■ **WHAT YOU ARE ASKED TO DO**: Pick out every line of the material below that contains the word "nearest", and copy each one. Case counts.

■ **INPUT DATA**:
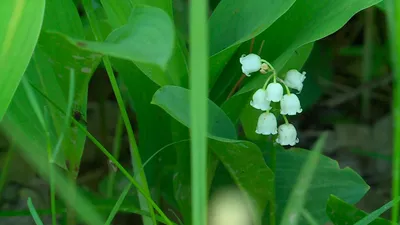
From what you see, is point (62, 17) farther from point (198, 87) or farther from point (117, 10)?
point (198, 87)

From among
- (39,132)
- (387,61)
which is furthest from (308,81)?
(39,132)

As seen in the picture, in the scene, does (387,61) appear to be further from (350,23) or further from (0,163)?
(0,163)

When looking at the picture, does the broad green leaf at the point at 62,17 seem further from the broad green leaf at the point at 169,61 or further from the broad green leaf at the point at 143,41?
the broad green leaf at the point at 143,41

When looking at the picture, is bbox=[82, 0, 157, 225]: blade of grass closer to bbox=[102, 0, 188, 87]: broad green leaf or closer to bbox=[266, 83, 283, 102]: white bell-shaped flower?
bbox=[102, 0, 188, 87]: broad green leaf

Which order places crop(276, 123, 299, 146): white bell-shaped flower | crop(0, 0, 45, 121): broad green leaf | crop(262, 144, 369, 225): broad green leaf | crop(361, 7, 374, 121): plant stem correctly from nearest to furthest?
crop(0, 0, 45, 121): broad green leaf, crop(276, 123, 299, 146): white bell-shaped flower, crop(262, 144, 369, 225): broad green leaf, crop(361, 7, 374, 121): plant stem

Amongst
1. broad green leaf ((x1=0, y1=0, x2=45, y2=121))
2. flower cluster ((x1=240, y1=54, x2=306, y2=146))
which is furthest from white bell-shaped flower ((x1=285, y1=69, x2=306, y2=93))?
broad green leaf ((x1=0, y1=0, x2=45, y2=121))
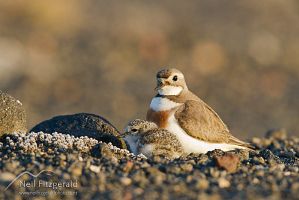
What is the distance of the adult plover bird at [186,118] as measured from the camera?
10062mm

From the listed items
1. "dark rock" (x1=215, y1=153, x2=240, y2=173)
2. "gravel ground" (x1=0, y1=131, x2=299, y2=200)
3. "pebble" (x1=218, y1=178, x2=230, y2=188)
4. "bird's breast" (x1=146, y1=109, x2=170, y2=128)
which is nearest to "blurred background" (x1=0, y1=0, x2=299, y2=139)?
"bird's breast" (x1=146, y1=109, x2=170, y2=128)

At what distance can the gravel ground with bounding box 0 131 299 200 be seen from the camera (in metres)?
7.13

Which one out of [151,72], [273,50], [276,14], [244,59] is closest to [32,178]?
[151,72]

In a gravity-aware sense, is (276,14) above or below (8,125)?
above

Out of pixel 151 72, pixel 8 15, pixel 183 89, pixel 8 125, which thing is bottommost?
pixel 8 125

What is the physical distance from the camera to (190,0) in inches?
1378

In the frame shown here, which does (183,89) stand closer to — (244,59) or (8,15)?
(244,59)

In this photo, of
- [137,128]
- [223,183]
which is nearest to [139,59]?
[137,128]

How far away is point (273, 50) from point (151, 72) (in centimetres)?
535

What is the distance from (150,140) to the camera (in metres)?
9.57

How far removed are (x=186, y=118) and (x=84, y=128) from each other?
1.37m

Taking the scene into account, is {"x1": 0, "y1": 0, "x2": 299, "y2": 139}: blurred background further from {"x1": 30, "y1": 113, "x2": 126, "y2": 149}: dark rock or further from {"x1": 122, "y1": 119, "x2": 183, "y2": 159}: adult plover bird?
{"x1": 122, "y1": 119, "x2": 183, "y2": 159}: adult plover bird

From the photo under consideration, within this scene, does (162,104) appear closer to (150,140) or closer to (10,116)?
(150,140)

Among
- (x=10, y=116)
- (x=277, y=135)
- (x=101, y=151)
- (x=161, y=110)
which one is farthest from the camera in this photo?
(x=277, y=135)
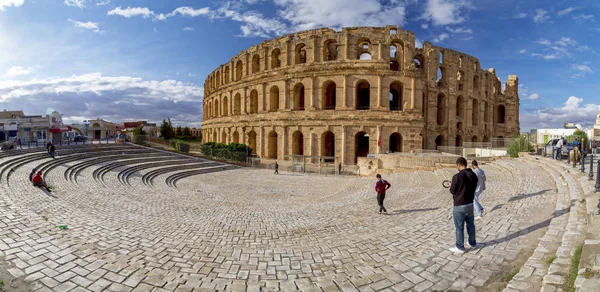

■ **EXERCISE ANSWER**:
Which order places crop(276, 123, 299, 146): white bell-shaped flower | crop(0, 0, 45, 121): broad green leaf | crop(262, 144, 369, 225): broad green leaf | crop(361, 7, 374, 121): plant stem correctly from nearest to furthest?
which is nearest to "blurred background" (x1=0, y1=0, x2=299, y2=139)?
which is nearest to [139,59]?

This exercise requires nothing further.